Central Saint Martins (U.K.) / Tutor: Kieren Jones (2016)
The human body is composed for the 90% of different microorganisms, most of which are beneficial to their host. Microbes as bacteria, fungi and viruses are part of our skin flora, covering both the inside and the outer surface of our body. Even though invisible to our eyes, our microflora has a symbiotic relationship with the interface between our body and the environment — our skin. Future Flora aims to incentive this symbiotic relationship that raises the beneficial presence of microbes and bacteria in the human body, suggesting an alternative to wear probiotics and keep our body healthy.
Future Flora is a harvesting kit for women to treat and prevent Candida Infections. The project tackles the experience of growing and nurturing living organisms at home. The bacterial pad grow the necessary strings of Lactobacillus bacteria to create a hostile environment for the further development of Candida Albicans, acting as living culture of probiotics. By placing the pad in contact with the female genitalia, the healthy bacteria grows on the surface of the infected area, reconstructing the microflora missing in the vagina epithelium and maintaining a lower pH level in the vaginal area. This generates an intimate and delicate interaction between the action of nurturing bacteria as they grow, and to wear these microorganisms as a second layer of your skin.
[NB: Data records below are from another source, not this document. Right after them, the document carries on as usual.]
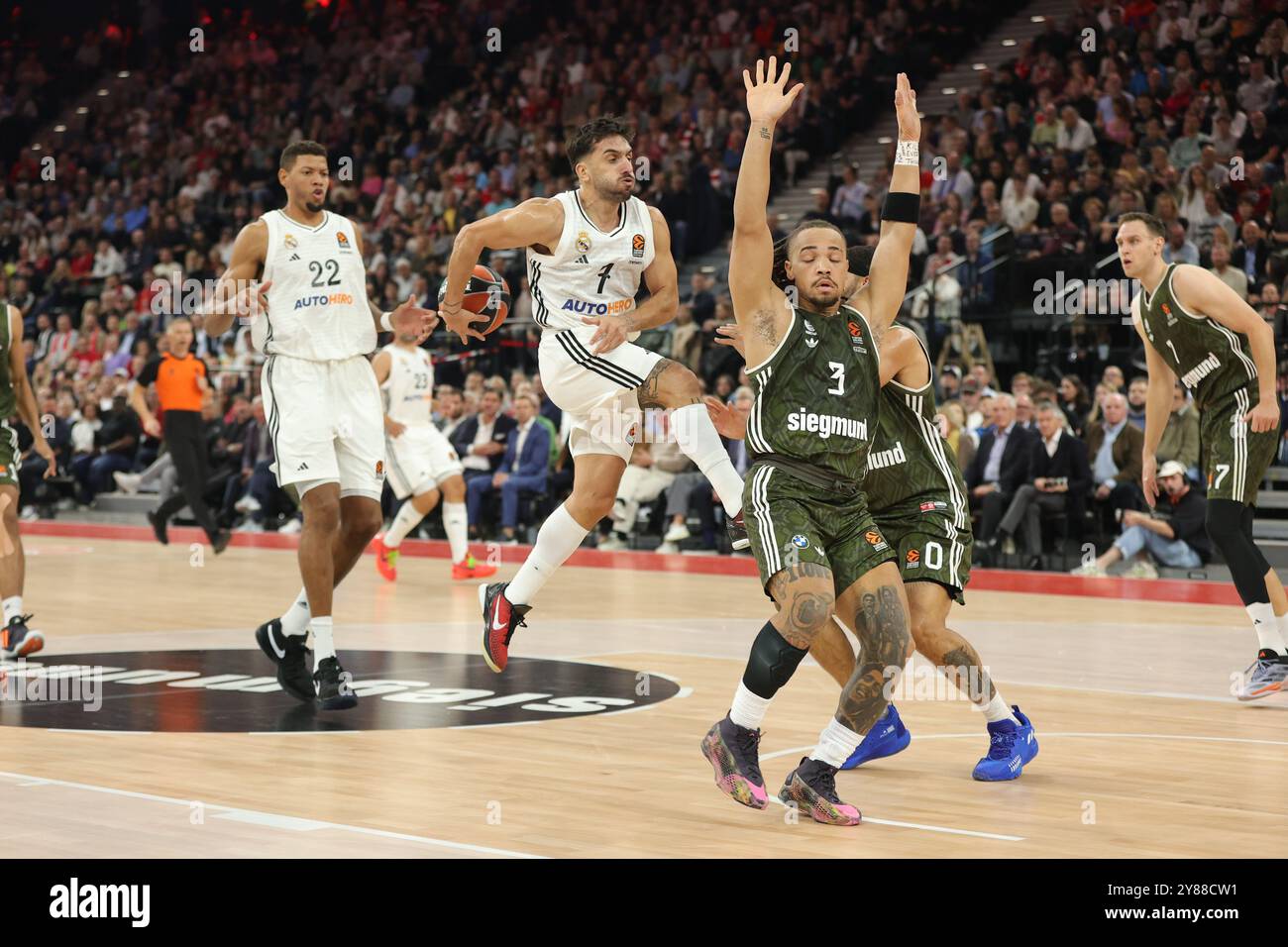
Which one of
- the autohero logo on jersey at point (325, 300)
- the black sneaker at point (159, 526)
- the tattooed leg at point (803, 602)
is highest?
the autohero logo on jersey at point (325, 300)

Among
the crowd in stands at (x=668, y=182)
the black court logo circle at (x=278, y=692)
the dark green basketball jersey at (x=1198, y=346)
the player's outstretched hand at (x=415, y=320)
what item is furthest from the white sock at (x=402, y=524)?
the dark green basketball jersey at (x=1198, y=346)

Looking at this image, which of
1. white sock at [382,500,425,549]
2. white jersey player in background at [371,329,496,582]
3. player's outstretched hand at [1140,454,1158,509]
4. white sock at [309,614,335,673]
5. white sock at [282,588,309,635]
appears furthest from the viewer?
white sock at [382,500,425,549]

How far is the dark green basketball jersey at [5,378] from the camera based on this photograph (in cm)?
824

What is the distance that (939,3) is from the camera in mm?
20688

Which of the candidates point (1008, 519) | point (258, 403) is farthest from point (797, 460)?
point (258, 403)

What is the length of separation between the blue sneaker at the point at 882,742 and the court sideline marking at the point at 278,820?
175 centimetres

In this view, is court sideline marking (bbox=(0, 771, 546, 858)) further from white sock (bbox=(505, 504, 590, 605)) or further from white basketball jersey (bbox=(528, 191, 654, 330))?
white basketball jersey (bbox=(528, 191, 654, 330))

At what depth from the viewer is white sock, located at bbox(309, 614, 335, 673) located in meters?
6.73

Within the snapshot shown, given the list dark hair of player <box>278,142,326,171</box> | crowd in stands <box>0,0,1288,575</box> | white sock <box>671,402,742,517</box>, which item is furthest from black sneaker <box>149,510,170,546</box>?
white sock <box>671,402,742,517</box>

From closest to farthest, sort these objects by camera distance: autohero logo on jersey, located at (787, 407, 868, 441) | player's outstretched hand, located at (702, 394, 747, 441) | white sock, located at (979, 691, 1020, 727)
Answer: autohero logo on jersey, located at (787, 407, 868, 441), white sock, located at (979, 691, 1020, 727), player's outstretched hand, located at (702, 394, 747, 441)

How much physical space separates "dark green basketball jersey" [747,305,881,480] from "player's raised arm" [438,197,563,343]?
1.75 metres

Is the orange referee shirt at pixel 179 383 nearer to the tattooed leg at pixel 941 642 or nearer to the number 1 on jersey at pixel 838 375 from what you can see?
the tattooed leg at pixel 941 642

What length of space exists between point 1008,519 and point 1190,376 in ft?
19.6
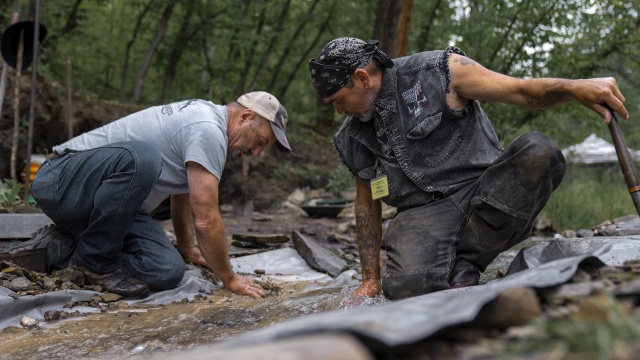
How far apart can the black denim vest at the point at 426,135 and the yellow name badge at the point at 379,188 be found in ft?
0.22

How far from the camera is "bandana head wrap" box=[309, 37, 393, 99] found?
10.4 ft

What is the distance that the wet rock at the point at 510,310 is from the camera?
134 cm

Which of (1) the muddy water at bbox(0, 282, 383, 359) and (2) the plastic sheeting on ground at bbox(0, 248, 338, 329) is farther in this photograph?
(2) the plastic sheeting on ground at bbox(0, 248, 338, 329)

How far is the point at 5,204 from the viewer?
4992 millimetres

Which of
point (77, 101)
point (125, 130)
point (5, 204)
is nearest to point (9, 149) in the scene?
point (77, 101)

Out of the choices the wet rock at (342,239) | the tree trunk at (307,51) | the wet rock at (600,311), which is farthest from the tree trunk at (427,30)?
the wet rock at (600,311)

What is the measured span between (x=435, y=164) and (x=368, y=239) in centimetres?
56

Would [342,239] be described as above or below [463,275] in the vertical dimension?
below

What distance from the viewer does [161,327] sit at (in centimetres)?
303

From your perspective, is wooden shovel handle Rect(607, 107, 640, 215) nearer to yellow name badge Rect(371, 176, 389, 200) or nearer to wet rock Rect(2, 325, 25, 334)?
yellow name badge Rect(371, 176, 389, 200)

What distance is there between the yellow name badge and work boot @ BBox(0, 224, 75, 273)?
1911mm

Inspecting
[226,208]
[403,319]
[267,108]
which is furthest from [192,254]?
[226,208]

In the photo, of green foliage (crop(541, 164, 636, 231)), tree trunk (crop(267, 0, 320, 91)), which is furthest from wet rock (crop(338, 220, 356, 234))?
tree trunk (crop(267, 0, 320, 91))

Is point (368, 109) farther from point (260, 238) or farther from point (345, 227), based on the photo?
point (345, 227)
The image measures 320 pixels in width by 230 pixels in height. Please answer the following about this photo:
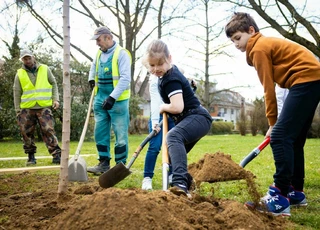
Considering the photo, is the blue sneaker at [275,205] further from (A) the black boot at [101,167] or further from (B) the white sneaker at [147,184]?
(A) the black boot at [101,167]

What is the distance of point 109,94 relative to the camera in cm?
584

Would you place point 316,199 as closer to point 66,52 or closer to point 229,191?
point 229,191

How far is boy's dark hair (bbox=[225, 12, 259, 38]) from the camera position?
338cm

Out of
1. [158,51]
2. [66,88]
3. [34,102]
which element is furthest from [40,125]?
[158,51]

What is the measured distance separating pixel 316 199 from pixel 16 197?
306cm

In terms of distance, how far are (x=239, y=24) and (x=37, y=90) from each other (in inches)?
195

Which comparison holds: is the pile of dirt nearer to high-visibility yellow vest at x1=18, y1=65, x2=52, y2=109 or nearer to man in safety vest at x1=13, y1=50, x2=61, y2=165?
man in safety vest at x1=13, y1=50, x2=61, y2=165

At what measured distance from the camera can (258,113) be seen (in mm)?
27297

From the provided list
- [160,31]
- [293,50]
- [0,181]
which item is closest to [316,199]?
[293,50]

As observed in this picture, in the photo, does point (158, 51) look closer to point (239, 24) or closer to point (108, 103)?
point (239, 24)

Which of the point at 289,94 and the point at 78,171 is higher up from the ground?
the point at 289,94

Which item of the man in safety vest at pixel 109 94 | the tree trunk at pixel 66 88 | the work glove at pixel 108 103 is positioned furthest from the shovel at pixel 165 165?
the man in safety vest at pixel 109 94

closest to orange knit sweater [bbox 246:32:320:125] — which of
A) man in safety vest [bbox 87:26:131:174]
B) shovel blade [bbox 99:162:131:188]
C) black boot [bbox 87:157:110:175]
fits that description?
shovel blade [bbox 99:162:131:188]

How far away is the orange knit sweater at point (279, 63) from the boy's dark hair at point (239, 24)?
4.9 inches
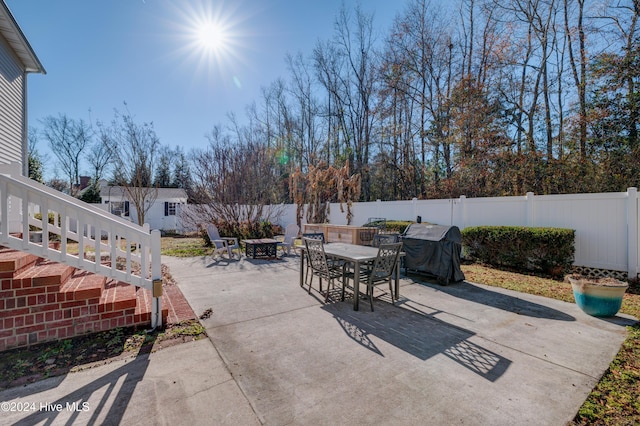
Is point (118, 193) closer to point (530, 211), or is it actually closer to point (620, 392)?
point (530, 211)

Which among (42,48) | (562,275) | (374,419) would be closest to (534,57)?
(562,275)

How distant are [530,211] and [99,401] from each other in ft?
28.5

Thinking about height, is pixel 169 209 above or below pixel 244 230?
above

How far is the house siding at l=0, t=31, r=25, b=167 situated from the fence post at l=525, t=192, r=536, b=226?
11.7m

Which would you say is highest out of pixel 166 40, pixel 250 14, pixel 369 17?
pixel 369 17

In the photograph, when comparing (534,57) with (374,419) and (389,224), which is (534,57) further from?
(374,419)

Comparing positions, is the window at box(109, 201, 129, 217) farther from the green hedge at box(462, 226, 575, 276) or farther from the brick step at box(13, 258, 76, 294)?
the green hedge at box(462, 226, 575, 276)

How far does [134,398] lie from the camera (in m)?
2.08

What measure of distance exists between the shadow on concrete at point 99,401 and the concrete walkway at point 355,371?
1cm

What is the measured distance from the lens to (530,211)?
705cm

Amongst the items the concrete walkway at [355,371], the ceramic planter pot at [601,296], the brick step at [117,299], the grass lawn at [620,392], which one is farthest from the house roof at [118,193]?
the grass lawn at [620,392]

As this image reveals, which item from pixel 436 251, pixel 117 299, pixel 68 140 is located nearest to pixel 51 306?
pixel 117 299

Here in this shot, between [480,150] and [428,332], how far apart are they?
10.3 meters

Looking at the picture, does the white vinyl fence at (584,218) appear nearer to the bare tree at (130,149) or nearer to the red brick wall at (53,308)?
the red brick wall at (53,308)
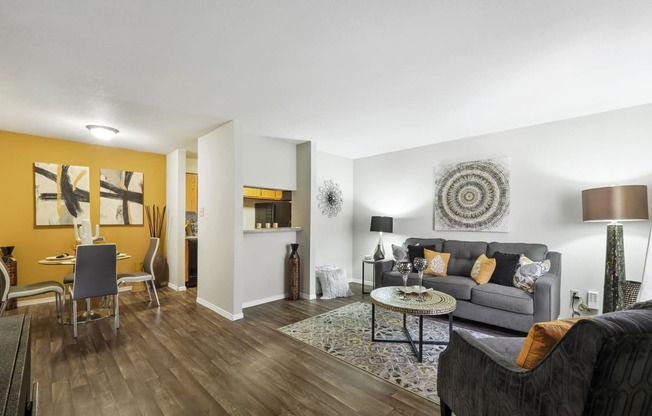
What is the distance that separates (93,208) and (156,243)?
1.34 metres

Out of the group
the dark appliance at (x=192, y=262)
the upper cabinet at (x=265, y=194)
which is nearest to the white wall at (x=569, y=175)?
the upper cabinet at (x=265, y=194)

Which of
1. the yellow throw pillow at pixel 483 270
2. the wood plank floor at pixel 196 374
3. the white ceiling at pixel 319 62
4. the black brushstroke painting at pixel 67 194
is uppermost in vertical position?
the white ceiling at pixel 319 62

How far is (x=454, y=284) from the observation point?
11.3 ft

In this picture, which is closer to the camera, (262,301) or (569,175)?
(569,175)

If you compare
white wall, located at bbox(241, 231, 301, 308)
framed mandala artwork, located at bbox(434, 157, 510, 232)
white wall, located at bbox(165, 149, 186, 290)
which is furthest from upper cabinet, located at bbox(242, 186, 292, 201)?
framed mandala artwork, located at bbox(434, 157, 510, 232)

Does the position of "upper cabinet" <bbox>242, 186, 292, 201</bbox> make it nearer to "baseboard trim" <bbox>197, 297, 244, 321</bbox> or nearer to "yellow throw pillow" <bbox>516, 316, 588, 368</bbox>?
"baseboard trim" <bbox>197, 297, 244, 321</bbox>

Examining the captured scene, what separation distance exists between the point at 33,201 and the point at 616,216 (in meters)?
7.13

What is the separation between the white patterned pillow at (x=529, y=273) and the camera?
3.07 m

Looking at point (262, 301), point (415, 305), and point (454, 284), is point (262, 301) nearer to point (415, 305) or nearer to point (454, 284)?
point (415, 305)

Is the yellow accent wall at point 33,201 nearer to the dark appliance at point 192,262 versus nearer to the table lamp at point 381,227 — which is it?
the dark appliance at point 192,262

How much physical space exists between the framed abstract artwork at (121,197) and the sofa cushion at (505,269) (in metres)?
5.55

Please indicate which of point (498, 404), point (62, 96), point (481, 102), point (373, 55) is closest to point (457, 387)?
point (498, 404)

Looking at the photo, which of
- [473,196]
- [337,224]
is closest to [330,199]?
[337,224]

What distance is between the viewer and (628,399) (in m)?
0.92
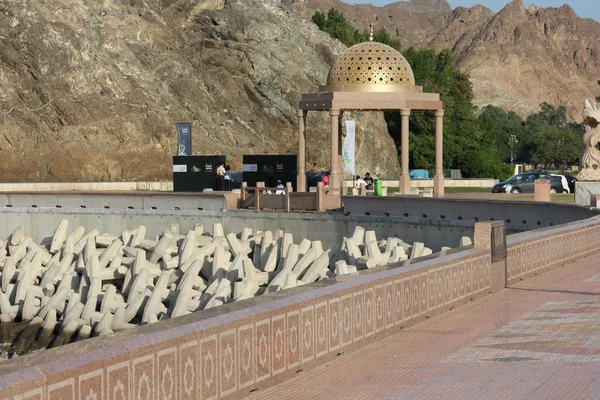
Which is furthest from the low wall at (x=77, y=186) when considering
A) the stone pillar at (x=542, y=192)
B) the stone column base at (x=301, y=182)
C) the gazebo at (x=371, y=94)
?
the stone pillar at (x=542, y=192)

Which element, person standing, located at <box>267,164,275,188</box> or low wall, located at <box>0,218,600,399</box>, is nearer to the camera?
low wall, located at <box>0,218,600,399</box>

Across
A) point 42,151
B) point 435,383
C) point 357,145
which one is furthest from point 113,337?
point 357,145

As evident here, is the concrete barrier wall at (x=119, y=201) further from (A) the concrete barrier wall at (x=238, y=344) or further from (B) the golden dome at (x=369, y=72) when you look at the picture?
(A) the concrete barrier wall at (x=238, y=344)

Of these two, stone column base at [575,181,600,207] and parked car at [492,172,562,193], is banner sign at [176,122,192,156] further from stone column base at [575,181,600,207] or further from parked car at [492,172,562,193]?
stone column base at [575,181,600,207]

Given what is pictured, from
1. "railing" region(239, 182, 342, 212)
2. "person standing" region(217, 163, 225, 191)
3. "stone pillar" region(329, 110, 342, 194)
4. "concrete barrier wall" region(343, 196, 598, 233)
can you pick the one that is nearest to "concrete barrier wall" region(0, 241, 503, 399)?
"concrete barrier wall" region(343, 196, 598, 233)

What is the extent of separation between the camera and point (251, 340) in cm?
959

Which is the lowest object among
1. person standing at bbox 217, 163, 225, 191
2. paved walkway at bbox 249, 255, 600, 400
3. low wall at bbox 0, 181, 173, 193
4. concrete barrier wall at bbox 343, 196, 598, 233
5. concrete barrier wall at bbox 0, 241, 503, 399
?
paved walkway at bbox 249, 255, 600, 400

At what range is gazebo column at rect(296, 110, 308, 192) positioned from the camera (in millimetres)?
42406

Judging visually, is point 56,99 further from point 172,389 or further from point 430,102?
point 172,389

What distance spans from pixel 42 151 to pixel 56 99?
13.2ft

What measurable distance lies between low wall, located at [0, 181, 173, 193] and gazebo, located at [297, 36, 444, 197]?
45.9 feet

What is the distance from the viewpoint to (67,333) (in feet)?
81.1

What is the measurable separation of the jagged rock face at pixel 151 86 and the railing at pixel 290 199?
37.6 m

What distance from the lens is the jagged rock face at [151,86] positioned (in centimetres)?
7675
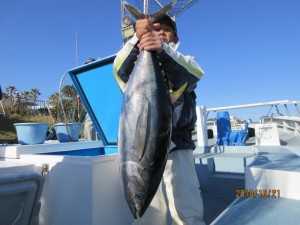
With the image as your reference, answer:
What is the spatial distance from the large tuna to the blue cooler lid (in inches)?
60.0

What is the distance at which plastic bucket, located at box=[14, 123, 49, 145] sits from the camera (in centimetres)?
296

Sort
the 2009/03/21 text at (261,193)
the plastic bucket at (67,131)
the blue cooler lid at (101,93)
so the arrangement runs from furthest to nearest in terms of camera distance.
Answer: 1. the plastic bucket at (67,131)
2. the blue cooler lid at (101,93)
3. the 2009/03/21 text at (261,193)

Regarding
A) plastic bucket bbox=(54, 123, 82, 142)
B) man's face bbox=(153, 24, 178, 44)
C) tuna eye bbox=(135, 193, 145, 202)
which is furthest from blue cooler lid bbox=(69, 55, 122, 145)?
tuna eye bbox=(135, 193, 145, 202)

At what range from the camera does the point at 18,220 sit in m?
1.77

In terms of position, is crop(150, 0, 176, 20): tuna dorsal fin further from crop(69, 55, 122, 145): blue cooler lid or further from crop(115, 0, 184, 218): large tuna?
crop(69, 55, 122, 145): blue cooler lid

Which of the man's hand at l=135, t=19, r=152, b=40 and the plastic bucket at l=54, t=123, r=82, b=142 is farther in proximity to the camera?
the plastic bucket at l=54, t=123, r=82, b=142

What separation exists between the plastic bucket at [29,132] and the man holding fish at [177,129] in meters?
1.67

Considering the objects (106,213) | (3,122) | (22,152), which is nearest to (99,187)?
(106,213)

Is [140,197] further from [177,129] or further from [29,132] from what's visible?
[29,132]

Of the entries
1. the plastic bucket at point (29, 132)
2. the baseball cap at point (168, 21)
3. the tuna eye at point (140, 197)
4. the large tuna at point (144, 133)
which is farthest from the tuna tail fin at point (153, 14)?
the plastic bucket at point (29, 132)

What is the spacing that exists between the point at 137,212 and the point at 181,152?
32.9 inches

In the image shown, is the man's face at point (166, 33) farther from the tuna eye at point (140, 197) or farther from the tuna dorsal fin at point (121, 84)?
the tuna eye at point (140, 197)

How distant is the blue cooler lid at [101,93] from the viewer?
10.4 ft

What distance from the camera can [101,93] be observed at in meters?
3.35
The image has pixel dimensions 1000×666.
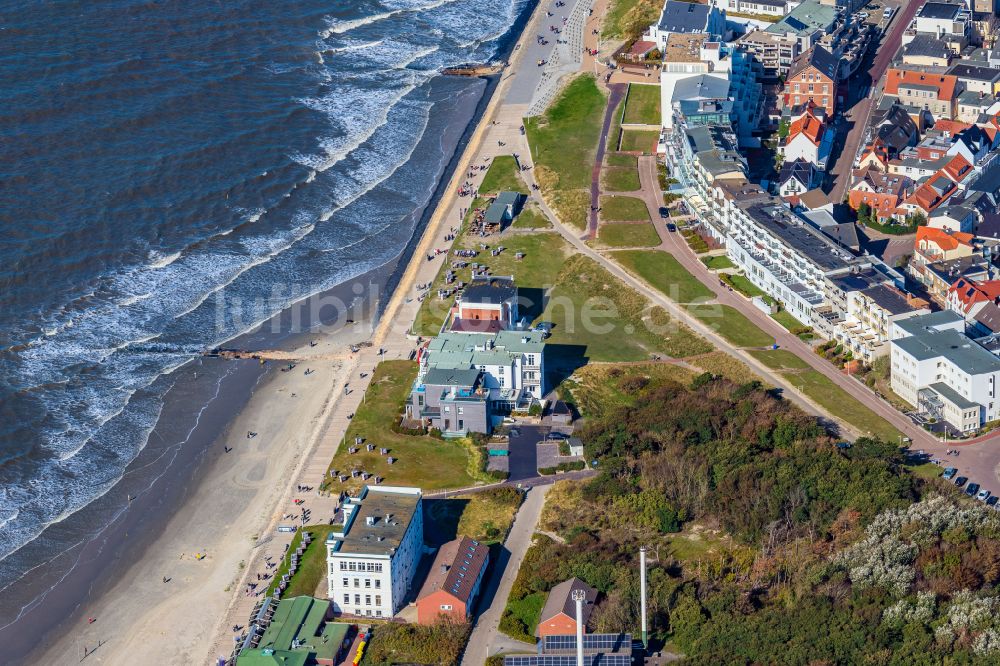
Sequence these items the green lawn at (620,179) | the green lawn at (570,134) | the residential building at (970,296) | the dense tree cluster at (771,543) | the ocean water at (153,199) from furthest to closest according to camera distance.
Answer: the green lawn at (570,134) → the green lawn at (620,179) → the residential building at (970,296) → the ocean water at (153,199) → the dense tree cluster at (771,543)

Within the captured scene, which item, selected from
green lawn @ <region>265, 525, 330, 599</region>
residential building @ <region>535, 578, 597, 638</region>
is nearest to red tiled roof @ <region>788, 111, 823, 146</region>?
residential building @ <region>535, 578, 597, 638</region>

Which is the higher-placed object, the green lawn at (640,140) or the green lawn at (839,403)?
the green lawn at (640,140)

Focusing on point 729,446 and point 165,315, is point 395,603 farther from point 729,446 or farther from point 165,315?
point 165,315

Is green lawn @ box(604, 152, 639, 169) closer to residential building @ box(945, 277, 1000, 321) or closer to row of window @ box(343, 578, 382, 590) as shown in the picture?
residential building @ box(945, 277, 1000, 321)

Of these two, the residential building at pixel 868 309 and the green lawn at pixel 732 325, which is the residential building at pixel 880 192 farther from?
the green lawn at pixel 732 325

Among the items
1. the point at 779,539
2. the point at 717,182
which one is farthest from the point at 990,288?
the point at 779,539

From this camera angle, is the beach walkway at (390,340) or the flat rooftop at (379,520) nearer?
the flat rooftop at (379,520)

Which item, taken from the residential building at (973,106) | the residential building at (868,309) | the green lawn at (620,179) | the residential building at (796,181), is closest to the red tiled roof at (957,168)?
the residential building at (973,106)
Candidiasis is an infection caused by the over growth of Candida Albicans, a fungus that coexists in our flora and when the vaginal flora is disrupted it suffers a mutation leading to the overgrowth of the yeast creating discomfort and vulnerability to the woman. Candidiasis is a disruption of this balance, affecting 75% of women every year. My aim is to raise the awareness to this social taboo and provide an alternative for this treatment by nurturing these living organisms that balance our equilibrium. For that I designed Future Flora, to open the possibility of wearing living organisms in the future, aiming towards a new health proposition of female biophilia.
The kit is composed by an inoculation loop, a spreader, a pipette with freeze-dried bacterial compound and the nutrient agar-agar recipe, plus an instruction leaflet providing the necessary steps to grow and harvest your ownpad at home. The included tools are now considered basic laboratory equipment.
In this project I examine the possibility of these tools becoming part of our everyday life, as quotidian as a makeup kit. This receptiveness to science is a trend manifested by the growing of biohackspaces, citizen science and DIY biology. Nevertheless this project aims not to engineer nature but to design with existing resources. This is an important step to empower citizens with scientific knowledge on the edge of the biorevolution, where the female becomes a participant in the culture and the knowledge of science.
Futura Flora is addressed to females that are taking control of their bodies as a new precious and intimate practice of self-care. The iteration itself of making the living culture pad, introduce the user in the unknown place of a laboratory, aiming to identify her curiosity in becoming a participant in the citizen science. It engages the woman in the process of understanding the value of her body and the feedback that the body is constantly sending to her.